#### PROVIDED MATERIAL:
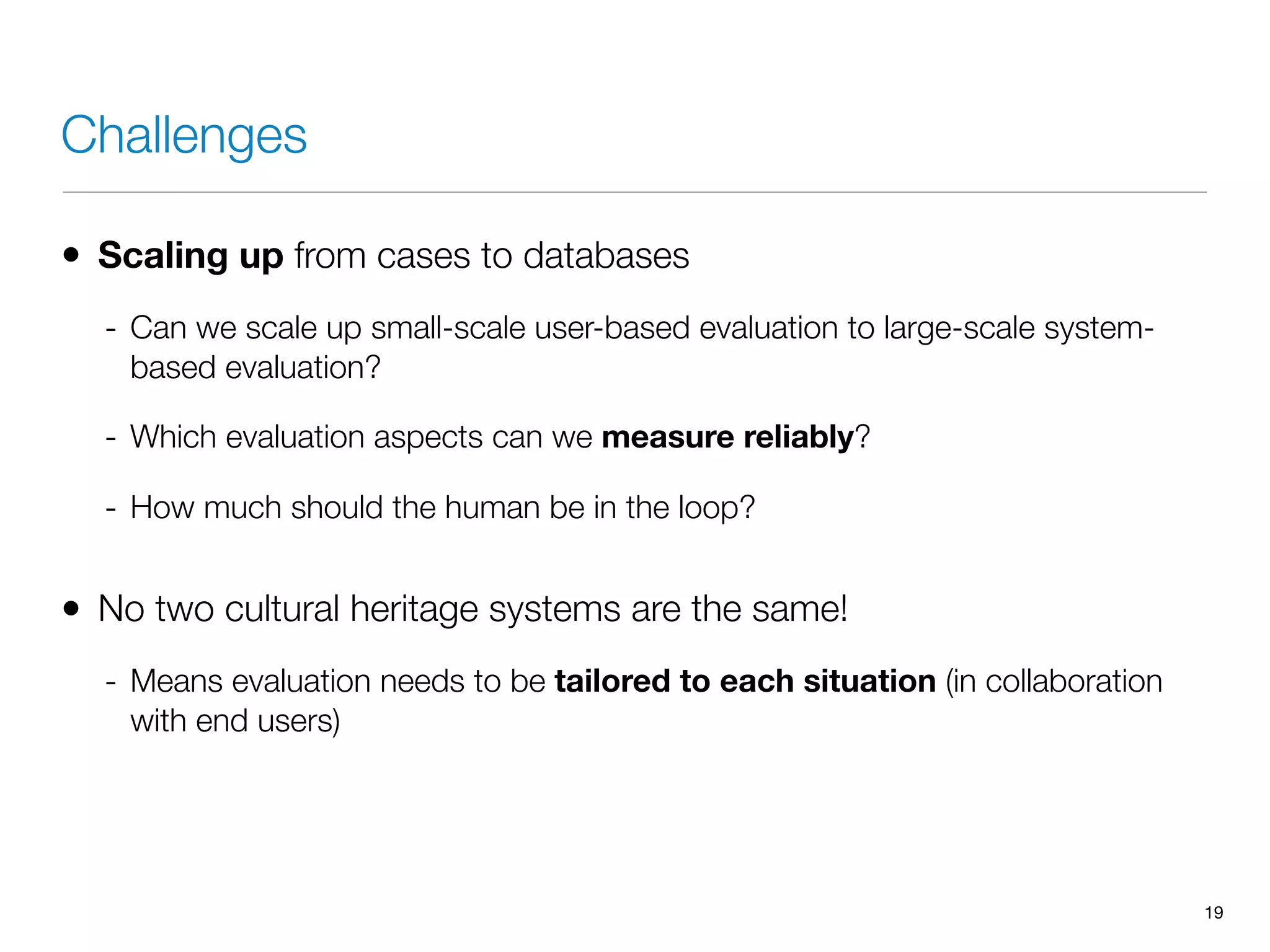 Challenges

• Scaling up from cases to databases

- Can we scale up small-scale user-based evaluation to large-scale system-based evaluation?

- Which evaluation aspects can we measure reliably?

- How much should the human be in the loop?

• No two cultural heritage systems are the same!

- Means evaluation needs to be tailored to each situation (in collaboration with end users)

19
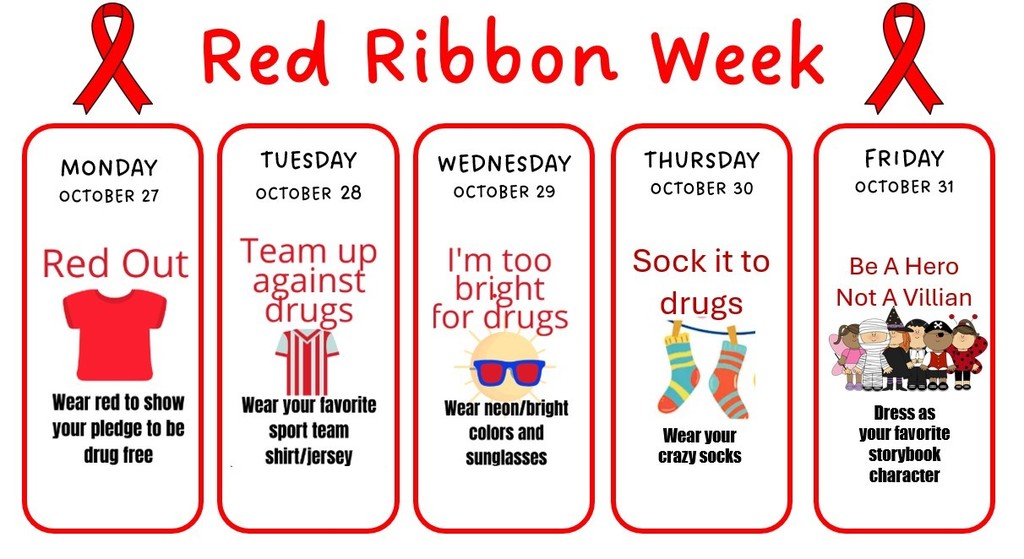 Red Ribbon Week

MONDAY
OCTOBER 27

Red Out

Wear red to show your pledge to be drug free

TUESDAY
OCTOBER 28

Team up against drugs

Wear your favorite sport team shirt/jersey

WEDNESDAY
OCTOBER 29

I'm too bright for drugs

Wear neon/bright colors and sunglasses

THURSDAY
OCTOBER 30

Sock it to drugs

Wear your crazy socks

FRIDAY
OCTOBER 31

Be A Hero Not A Villian

Dress as your favorite storybook character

#### TASK INSTRUCTIONS:
The pictures are to be omitted, and the rest of the listing is to be transcribed exactly.

#### ANSWER BOX:
 Challenges

• Scaling up from cases to databases

- Can we scale up small-scale user-based evaluation to large-scale system-based evaluation?

- Which evaluation aspects can we measure reliably?

- How much should the human be in the loop?

• No two cultural heritage systems are the same!

- Means evaluation needs to be tailored to each situation (in collaboration with end users)

19
 Red Ribbon Week

MONDAY
OCTOBER 27

Red Out

Wear red to show your pledge to be drug free

TUESDAY
OCTOBER 28

Team up against drugs

Wear your favorite sport team shirt/jersey

WEDNESDAY
OCTOBER 29

I'm too bright for drugs

Wear neon/bright colors and sunglasses

THURSDAY
OCTOBER 30

Sock it to drugs

Wear your crazy socks

FRIDAY
OCTOBER 31

Be A Hero Not A Villian

Dress as your favorite storybook character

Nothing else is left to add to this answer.